Indications and Contraindications

This shape memory loop system is extremely versatile and is indicated for a wide variety of posterior lumbar dynamic stabilization surgeries.

The indications include 2:

Type A: Installation by vertebral arches of the cervical, thoracic, and lumbar spine for the purpose of reinforcement of posterior ligament–cartilage structures.

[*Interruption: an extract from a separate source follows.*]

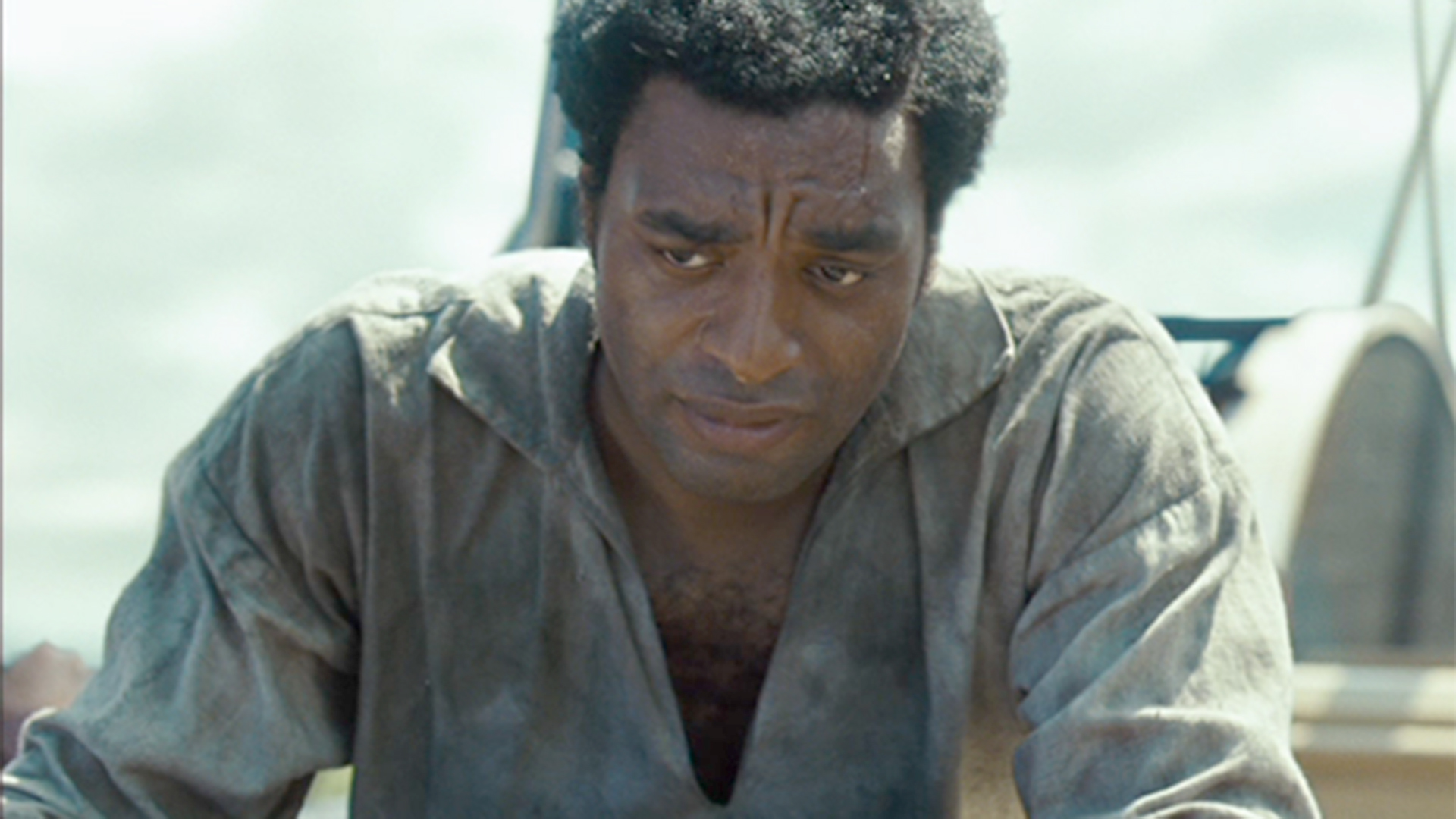 an analysis of image text and story in 12 years a slave He was in bondage for 12 years in louisiana before he was text edit twelve years a slave is in the complete story of the author of twelve years a slave.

The use of fixing is indicated for compression fractures of vertebral bodies, degenerative-dystrophic affections, after operations on spinal marrow operations related with resection of arches or spinous processes of vertebrae (Fig. 37–1A) and for prevention of adjacent segment instability.

Type B: The vertebral fixing is intended for osteosynthesis and fixation of bone implants (Fig. 37–1B).

Type C: The fixing is intended for installation by spinous processes of thoracic and lumbar spine for reinforcement posterior ligament–cartilage structures in case of compression fractures of vertebral bodies and disruption of interspinous and supraspinous ligaments (Fig. 37–1C).